Work order — The lines to reproduce from the material below are those from the one containing "James Jesse Owens Throw Pillow by Granger" through the one containing "Томас Венцлова о", both included; write them out exactly and add nothing.

Raw data —

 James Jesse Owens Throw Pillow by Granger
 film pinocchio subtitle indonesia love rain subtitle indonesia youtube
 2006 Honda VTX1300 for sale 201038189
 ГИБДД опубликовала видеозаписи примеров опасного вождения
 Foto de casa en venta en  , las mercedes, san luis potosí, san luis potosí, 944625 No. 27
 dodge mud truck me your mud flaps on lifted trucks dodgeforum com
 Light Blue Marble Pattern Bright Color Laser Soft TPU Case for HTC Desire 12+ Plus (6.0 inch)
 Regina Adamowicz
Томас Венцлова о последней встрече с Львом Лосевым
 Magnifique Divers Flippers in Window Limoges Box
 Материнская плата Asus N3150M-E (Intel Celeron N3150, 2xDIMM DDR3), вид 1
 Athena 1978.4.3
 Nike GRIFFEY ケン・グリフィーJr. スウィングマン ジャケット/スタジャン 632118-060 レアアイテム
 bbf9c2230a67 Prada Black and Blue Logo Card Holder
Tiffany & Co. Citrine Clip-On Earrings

* * *

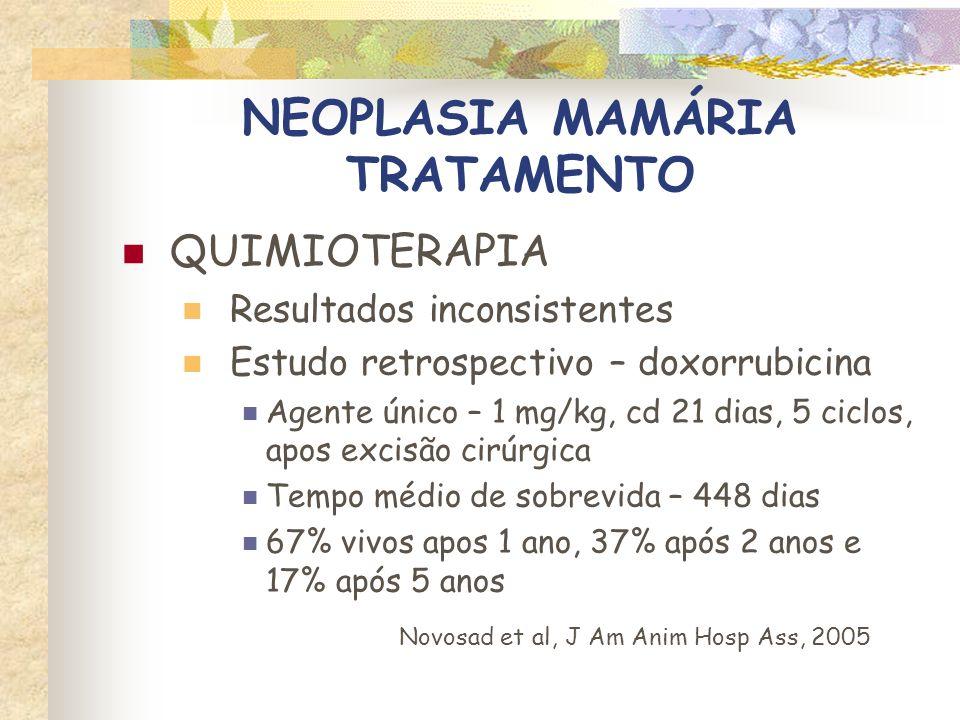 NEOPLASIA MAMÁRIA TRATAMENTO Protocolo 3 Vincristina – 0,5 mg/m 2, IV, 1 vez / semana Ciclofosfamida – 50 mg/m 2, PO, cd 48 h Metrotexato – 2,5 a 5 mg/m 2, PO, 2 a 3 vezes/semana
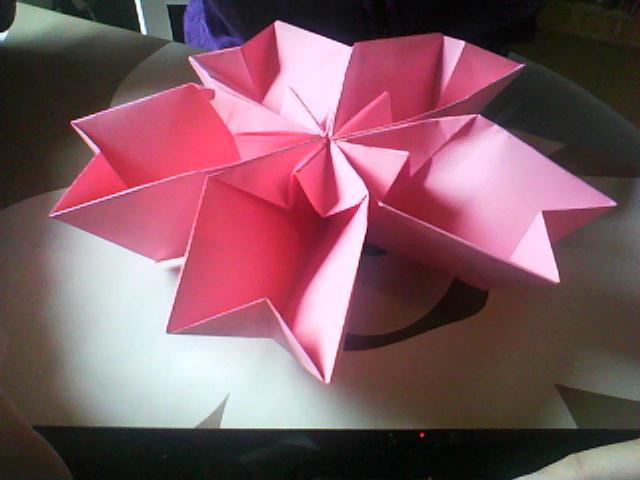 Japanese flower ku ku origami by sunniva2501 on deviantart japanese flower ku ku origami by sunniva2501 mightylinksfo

==

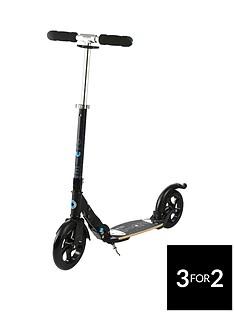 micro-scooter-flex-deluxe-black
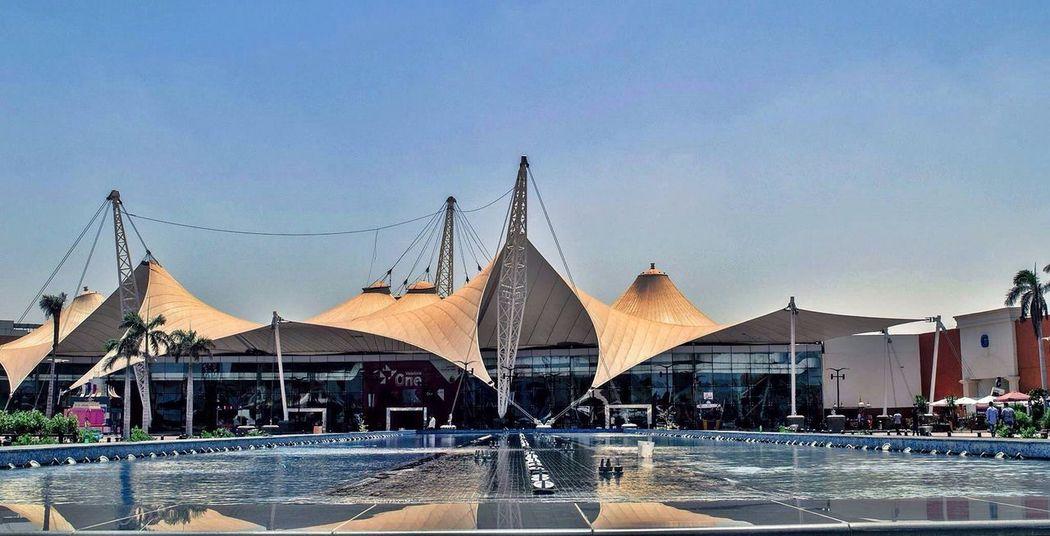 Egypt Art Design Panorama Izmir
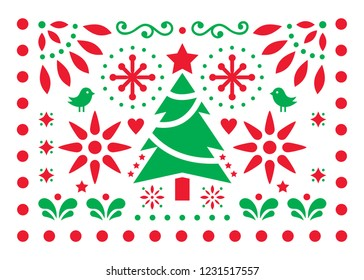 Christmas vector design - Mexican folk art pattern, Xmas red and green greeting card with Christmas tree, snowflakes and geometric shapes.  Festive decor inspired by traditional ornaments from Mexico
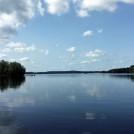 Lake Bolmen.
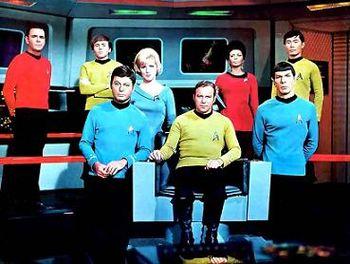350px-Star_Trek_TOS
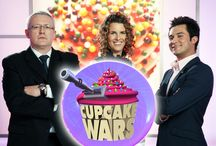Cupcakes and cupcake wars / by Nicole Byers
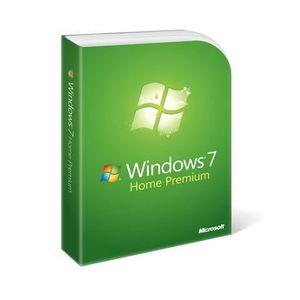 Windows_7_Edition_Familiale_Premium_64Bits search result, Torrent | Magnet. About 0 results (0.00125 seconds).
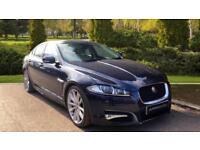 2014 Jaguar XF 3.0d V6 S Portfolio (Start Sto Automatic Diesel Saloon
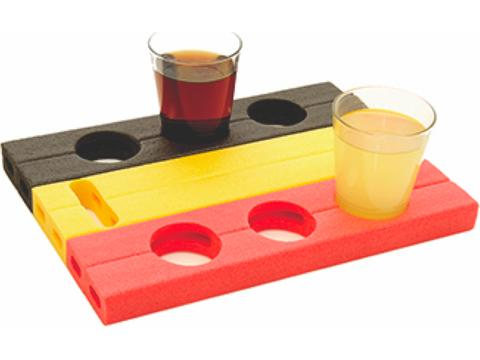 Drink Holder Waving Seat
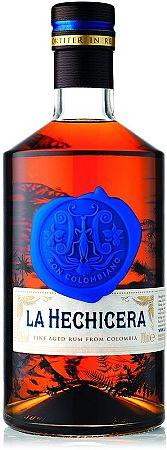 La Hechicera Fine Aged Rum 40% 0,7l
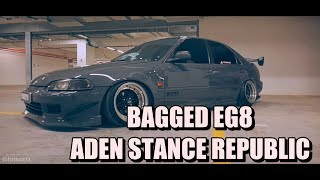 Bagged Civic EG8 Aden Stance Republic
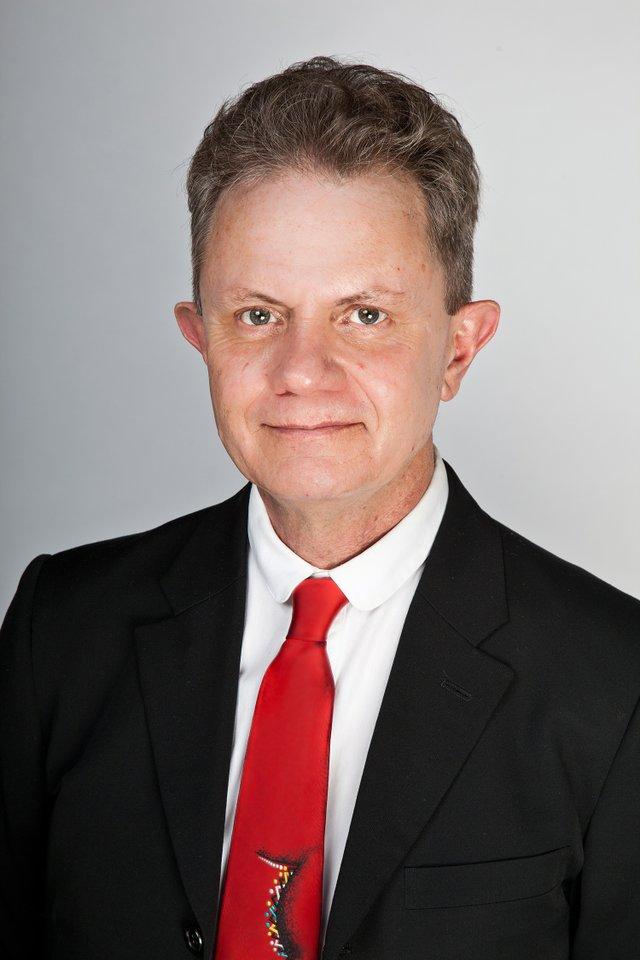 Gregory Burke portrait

Task result —
 James Jesse Owens Throw Pillow by Granger
 film pinocchio subtitle indonesia love rain subtitle indonesia youtube
 2006 Honda VTX1300 for sale 201038189
 ГИБДД опубликовала видеозаписи примеров опасного вождения
 Foto de casa en venta en  , las mercedes, san luis potosí, san luis potosí, 944625 No. 27
 dodge mud truck me your mud flaps on lifted trucks dodgeforum com
 Light Blue Marble Pattern Bright Color Laser Soft TPU Case for HTC Desire 12+ Plus (6.0 inch)
 Regina Adamowicz
Томас Венцлова о последней встрече с Львом Лосевым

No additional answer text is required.